Yep, there is a way to regulate how hot the points get- Till the (low temp) glue melts, but it isn't bubbling. Couple seconds in the flame, not minutes. Works for me. You can also hold the point in you fingers instead of a pair of pliars.
I use a little alcohol lamp. If you use a blowtorch, there might be a problem.

As far as companies that don't mind you using hot melt with their carbon arrows, here's Carbon Tech. They suggest their own epoxy because of better holding properties, but have no problem with the pin system and hot melt.


> We recommend Rick’s glue for the points. This 48 hour epoxy gives the shaft better frequency absorption. Just remember to have the glue cure for the "full 48 hours" or you will lose points.
> 
> For the pin system, you can use low temperature hot melt. This glue has similar absorption capabilities as Rick’s glue but does not adhere as strongly.


Archery Australia also says you can use hot melt for carbon. http://www.archery.org.au/scripts/cgiip.exe/WService=ASP0009/ccms.r?PageID=10493
Maybe they just aren't as sue-happy down there.


----------



## short-n-fast (Dec 4, 2004)

Hot melt is the way to go IMO. Make sure you clean the inside of the shaft well with 99% Isophyl Alcohol , or Acetone. If you dont , you will loose a few points in the bails. 

When removing points , heat the tip of the point , and hold your fingures on the shaft closest to the point. when you start feeling heat in the shaft , take it off the flame , wait a few seconds , and pull the point with pliers. Take your time , and it will work great!


----------



## Brown Hornet (Aug 8, 2002)

————————

- Exercise -
Continue the forum thread on using hot melt glue for arrow points from the point where it stops. The rows are separate material with no connection to the thread on gluing arrow points.

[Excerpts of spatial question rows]
————————

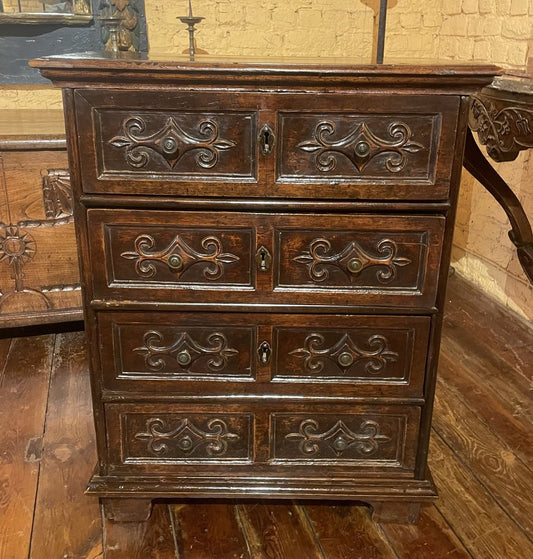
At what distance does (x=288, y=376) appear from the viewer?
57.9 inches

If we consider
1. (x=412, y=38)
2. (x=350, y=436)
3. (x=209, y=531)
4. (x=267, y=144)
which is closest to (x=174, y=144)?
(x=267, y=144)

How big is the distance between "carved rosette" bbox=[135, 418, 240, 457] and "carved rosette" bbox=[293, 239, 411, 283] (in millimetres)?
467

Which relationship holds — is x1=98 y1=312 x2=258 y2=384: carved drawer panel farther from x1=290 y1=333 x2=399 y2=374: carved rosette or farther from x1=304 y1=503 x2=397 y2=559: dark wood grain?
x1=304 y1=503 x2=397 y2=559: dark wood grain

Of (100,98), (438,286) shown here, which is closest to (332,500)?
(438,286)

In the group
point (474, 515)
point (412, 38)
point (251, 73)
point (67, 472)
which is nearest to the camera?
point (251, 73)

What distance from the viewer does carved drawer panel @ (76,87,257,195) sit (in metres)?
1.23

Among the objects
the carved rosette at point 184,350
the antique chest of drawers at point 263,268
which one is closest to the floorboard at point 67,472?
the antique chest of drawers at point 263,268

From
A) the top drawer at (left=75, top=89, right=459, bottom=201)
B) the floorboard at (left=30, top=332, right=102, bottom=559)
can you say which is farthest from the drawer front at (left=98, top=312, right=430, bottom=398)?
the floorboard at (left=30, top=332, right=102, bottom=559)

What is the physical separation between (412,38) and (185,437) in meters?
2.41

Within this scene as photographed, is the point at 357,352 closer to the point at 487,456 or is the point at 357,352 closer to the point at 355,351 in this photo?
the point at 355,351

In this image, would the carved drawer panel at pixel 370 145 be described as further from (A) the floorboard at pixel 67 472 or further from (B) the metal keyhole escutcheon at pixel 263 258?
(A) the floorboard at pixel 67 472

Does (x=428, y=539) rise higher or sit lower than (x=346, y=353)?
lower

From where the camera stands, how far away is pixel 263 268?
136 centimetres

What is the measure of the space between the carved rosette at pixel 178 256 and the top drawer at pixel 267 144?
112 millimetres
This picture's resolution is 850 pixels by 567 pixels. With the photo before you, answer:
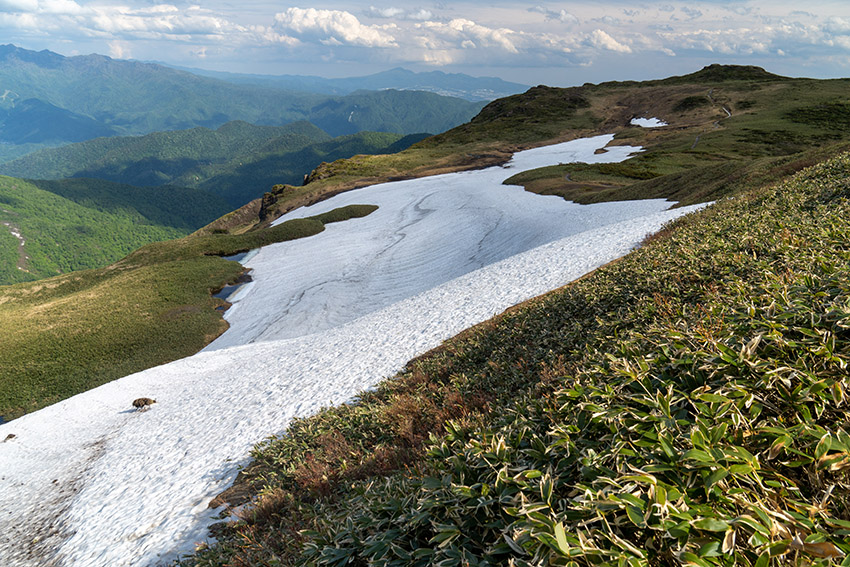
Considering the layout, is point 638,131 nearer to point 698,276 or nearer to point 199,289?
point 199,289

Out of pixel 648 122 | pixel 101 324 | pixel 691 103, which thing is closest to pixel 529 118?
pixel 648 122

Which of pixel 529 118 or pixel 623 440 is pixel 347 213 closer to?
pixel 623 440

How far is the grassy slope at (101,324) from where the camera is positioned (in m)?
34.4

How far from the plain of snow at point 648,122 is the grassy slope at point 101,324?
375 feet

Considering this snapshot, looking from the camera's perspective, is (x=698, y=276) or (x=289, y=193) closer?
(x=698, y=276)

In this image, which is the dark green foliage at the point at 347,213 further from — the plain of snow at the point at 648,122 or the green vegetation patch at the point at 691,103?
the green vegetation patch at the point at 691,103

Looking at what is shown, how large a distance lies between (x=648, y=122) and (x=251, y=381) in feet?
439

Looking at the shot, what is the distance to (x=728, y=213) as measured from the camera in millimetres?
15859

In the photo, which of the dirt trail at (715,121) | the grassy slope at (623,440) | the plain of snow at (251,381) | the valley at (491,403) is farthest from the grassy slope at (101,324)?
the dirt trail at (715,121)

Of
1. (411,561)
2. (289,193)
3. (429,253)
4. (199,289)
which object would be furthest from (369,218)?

————————

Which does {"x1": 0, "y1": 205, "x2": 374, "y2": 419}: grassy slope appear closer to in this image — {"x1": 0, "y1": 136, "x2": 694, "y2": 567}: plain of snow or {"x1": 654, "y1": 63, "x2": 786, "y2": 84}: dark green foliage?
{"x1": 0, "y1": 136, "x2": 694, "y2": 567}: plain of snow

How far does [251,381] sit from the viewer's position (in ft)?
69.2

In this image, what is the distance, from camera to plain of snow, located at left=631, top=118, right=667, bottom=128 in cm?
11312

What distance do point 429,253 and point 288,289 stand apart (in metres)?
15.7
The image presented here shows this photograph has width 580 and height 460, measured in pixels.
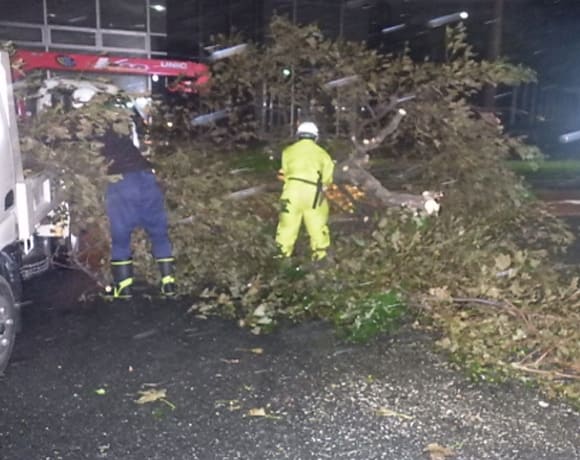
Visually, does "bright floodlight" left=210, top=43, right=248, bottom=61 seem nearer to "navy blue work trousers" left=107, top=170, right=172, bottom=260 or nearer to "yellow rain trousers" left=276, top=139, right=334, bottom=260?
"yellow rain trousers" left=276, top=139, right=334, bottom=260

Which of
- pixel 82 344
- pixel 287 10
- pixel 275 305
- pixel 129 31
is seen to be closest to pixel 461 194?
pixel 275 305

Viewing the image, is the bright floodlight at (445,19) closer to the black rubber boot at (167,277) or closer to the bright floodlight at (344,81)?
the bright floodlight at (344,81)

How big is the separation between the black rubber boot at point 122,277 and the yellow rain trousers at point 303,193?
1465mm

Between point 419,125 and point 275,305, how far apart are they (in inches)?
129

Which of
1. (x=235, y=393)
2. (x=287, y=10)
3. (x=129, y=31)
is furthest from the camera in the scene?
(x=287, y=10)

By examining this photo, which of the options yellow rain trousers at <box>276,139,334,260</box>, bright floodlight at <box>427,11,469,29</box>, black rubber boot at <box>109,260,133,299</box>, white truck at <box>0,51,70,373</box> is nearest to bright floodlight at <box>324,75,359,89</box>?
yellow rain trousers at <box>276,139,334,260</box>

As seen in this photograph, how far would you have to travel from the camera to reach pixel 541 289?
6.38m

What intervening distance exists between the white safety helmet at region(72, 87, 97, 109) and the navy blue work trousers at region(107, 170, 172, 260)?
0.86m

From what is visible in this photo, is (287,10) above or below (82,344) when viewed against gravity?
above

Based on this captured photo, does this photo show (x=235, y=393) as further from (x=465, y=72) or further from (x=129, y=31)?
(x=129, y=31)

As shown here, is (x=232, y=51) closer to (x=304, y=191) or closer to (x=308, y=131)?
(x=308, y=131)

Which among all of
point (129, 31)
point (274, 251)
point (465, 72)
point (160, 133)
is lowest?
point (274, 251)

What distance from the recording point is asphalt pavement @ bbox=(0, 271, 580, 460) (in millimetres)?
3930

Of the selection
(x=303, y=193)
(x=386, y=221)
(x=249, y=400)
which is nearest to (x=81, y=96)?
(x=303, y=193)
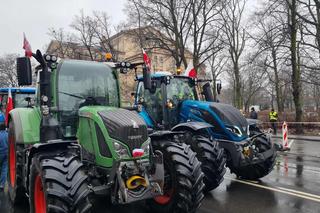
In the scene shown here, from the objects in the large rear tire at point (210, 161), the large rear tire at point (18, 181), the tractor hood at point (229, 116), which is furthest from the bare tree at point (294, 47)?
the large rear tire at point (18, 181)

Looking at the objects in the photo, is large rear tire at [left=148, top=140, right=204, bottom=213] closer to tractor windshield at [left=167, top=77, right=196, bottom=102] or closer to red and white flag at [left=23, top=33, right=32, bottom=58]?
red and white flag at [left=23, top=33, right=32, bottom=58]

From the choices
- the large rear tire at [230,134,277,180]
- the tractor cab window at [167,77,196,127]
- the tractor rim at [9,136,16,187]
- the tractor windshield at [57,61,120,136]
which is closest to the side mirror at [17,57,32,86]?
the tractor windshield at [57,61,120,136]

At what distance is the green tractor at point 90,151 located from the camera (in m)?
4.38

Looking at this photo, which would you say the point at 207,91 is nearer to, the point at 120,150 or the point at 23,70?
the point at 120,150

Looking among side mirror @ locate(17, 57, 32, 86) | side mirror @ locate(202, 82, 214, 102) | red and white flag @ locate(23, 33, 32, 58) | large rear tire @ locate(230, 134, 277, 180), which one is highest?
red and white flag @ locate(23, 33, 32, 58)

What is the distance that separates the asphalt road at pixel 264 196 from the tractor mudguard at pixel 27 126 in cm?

————————

- Answer -
Brandeis_Archer said:


> Yep, there is a way to regulate how hot the points get- Till the (low temp) glue melts, but it isn't bubbling. Couple seconds in the flame, not minutes. Works for me. You can also hold the point in you fingers instead of a pair of pliars.
> I use a little alcohol lamp. If you use a blowtorch, there might be a problem.
> 
> As far as companies that don't mind you using hot melt with their carbon arrows, here's Carbon Tech. They suggest their own epoxy because of better holding properties, but have no problem with the pin system and hot melt.
> ...



Exactly....most people I have seen using hot melt even the low temp stuff gets the glue WAAAYYYY to hot. The shouldn't drip or anything. It should be forced onto the point for the most part and then reheat the point to soften the glue back up and shove it in the shaft.


----------



## Brown Hornet (Aug 8, 2002)

AlphaOmega said:


> To use hot melt glue you must heat the points you intend to use. There is no way to regulate how hot they get. So, when you apply the glue to the point you must at a rapid pace insert the point into the shaft. The carbon arrow shafts are carbon fibers held together in a similar way as fiber glass with resins.
> 
> The heat will in many cases damage the area of the shaft touching the new insert or point if you decide to use hot melt. Basically, using hot melt like this is non standard and if you trash your arrows that would be what happens when you reinvent the wheel.
> 
> ...


They do that becaause 99% of the people are gonna use enough heat to weld something together....and you will blow up a shaft and the point will shoot across the room.

You are melting low temp glue that can be reheated if it gets cool to fast...not an iceberg:wink:


----------



## AlphaOmega (Feb 23, 2008)

Brown Hornet said:


> They do that becaause 99% of the people are gonna use enough heat to weld something together....and you will blow up a shaft and the point will shoot across the room.
> 
> You are melting low temp glue that can be reheated if it gets cool to fast...not an iceberg:wink:


There is no way to tell if one point is hotter than another and with a small amount of heat a carbon shaft can be damaged. Easton has epoxy available to glue in inserts and points in carbon shafts. I don't use plain carbon shafts any longer but if I did I would use Easton HIT, 3M DP390 or AAE 24-hour cure epoxies.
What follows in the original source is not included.